Plasmonic nanoparticle research has become increasingly active due to potential uses in biomedical applications. However, little is known about the intracellular effects these nanoparticles have on mammalian cells. The aim of this work is to investigate whether silver nanoparticles (AgNPs) conjugated with nuclear and cytoplasmic targeting peptides exhibit the same intracellular effects on cancer cells as peptide-conjugated gold nanoparticles (AuNPs). Nuclear and cytoplasmic targeting spherical AgNPs with a diameter of 35 nm were incubated in a cancer (HSC-3) and healthy (HaCat) cell line.

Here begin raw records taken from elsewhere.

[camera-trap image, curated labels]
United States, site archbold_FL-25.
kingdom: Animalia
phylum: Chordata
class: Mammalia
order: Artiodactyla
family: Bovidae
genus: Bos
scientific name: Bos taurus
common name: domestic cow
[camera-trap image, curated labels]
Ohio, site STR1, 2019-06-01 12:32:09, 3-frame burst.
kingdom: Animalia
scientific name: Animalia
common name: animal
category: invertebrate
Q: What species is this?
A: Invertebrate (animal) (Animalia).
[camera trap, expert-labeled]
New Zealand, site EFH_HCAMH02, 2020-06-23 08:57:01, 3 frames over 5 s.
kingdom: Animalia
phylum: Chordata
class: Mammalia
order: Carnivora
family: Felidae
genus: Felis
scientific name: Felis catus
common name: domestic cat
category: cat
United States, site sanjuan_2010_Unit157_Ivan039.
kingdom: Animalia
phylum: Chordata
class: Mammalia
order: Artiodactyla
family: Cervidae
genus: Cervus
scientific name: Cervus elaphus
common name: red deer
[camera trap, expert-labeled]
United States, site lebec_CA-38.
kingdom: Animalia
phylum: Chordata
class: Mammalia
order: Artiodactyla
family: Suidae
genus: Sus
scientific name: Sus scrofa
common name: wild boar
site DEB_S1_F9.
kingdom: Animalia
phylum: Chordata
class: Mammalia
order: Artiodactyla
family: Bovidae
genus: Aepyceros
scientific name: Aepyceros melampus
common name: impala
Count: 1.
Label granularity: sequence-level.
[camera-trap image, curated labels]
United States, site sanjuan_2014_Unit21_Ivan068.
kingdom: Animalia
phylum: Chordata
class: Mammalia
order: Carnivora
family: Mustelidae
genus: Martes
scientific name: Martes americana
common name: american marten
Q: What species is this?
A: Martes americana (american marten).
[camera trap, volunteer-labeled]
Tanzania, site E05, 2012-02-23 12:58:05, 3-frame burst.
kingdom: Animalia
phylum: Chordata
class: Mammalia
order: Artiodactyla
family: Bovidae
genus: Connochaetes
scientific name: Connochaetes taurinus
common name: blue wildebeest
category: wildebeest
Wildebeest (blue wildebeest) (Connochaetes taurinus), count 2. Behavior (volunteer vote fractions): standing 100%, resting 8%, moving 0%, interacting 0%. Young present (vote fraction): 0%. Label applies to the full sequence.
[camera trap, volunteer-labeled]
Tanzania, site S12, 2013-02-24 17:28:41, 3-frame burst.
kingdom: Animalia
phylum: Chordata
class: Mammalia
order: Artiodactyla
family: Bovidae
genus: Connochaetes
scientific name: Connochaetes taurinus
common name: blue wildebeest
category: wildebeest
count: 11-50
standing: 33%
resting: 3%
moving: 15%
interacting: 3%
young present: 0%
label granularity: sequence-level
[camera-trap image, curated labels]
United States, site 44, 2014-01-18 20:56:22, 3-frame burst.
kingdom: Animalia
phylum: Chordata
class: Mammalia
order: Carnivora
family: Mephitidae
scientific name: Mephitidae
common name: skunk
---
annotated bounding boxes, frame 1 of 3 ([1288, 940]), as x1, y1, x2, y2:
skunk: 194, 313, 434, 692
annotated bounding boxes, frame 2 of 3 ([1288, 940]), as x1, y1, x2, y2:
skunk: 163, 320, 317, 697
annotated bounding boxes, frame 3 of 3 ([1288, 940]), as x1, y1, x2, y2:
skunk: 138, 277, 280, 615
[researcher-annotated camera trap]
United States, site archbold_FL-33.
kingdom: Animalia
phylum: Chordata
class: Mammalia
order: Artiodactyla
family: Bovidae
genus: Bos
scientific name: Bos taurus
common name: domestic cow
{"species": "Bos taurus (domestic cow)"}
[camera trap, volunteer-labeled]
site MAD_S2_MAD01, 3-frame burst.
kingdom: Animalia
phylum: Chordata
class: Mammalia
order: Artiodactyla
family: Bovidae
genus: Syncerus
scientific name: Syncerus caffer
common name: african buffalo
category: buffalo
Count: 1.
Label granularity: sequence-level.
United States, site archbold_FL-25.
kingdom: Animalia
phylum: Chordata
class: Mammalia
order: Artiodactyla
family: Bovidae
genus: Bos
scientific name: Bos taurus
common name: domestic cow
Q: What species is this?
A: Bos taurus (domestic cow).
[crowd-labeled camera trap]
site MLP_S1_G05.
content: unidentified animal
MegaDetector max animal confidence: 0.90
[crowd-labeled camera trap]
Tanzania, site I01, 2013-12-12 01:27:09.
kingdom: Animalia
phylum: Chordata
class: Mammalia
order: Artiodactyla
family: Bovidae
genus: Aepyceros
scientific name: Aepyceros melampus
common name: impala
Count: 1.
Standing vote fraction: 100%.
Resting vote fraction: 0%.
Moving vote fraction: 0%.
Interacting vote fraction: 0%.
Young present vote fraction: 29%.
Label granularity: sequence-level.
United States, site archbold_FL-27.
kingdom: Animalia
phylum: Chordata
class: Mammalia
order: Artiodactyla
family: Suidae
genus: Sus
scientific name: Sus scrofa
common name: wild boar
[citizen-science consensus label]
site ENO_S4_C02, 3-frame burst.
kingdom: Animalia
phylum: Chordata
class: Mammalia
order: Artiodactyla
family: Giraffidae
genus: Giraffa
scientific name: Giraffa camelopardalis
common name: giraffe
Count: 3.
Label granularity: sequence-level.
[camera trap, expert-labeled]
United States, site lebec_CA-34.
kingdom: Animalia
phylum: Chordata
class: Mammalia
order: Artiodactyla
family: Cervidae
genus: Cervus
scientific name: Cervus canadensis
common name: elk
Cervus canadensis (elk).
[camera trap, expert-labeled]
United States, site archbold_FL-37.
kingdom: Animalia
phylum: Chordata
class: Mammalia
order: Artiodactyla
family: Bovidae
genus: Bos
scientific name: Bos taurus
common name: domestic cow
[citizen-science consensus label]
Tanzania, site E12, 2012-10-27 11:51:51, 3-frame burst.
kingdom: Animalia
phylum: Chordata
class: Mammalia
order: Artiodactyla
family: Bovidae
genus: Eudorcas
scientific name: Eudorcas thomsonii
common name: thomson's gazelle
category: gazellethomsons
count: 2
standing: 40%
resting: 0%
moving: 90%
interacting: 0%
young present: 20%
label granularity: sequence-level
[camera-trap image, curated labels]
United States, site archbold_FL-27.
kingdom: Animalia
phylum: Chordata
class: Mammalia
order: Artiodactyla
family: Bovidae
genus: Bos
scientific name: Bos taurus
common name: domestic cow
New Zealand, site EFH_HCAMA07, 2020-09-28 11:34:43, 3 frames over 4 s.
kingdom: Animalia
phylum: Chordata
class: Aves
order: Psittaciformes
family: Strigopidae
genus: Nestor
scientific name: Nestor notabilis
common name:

By utilizing flow cytometry, confocal microscopy, and real-time dark field imaging, we were able to analyze how targeting AgNPs affect the cell cycle and cell division. These experiments demonstrated that nuclear-targeting AgNPs cause DNA double-strand breaks and a subsequent increase in the sub G1 (apoptotic) population in our cancer cell model at much lower concentrations than previously reported for nuclear targeting AuNPs. Unlike the M phase accumulation seen in cancer cells treated with AuNPs, an accumulation in the G2 phase of the cell cycle was observed in both cell models when treated with AgNPs. Additionally, real-time dark field imaging showed that cancer cells treated with nuclear targeting AgNPs did not undergo cell division and ultimately underwent programmed cell death. A possible explanation of the observed results is discussed in terms of the chemical properties of the nanoparticles.

摘要

由于在生物医学应用中具有潜在用途,等离子体纳米粒子研究变得越来越活跃。然而,对于这些纳米粒子对哺乳动物细胞的细胞内影响知之甚少。这项工作的目的是研究与肽偶联的金纳米粒子(AuNPs)相比,带有核和细胞质靶向肽的银纳米粒子(AgNPs)是否在癌细胞中表现出相同的细胞内效应。用直径为 35nm 的核和细胞质靶向球形 AgNPs 孵育癌细胞(HSC-3)和正常细胞(HaCat)系。通过利用流式细胞术、共聚焦显微镜和实时暗场成像,我们能够分析靶向 AgNPs 如何影响细胞周期和细胞分裂。这些实验表明,核靶向 AgNPs 在比先前报道的核靶向 AuNPs 更低的浓度下,导致我们的癌细胞模型中的 DNA 双链断裂,并随后增加亚 G1(凋亡)群体。与用 AuNPs 处理的癌细胞中观察到的 M 期积累不同,在用 AgNPs 处理两种细胞模型时,观察到细胞周期的 G2 期积累。此外,实时暗场成像显示,用核靶向 AgNPs 处理的癌细胞未进行细胞分裂,最终经历程序性细胞死亡。根据纳米粒子的化学性质讨论了观察结果的可能解释。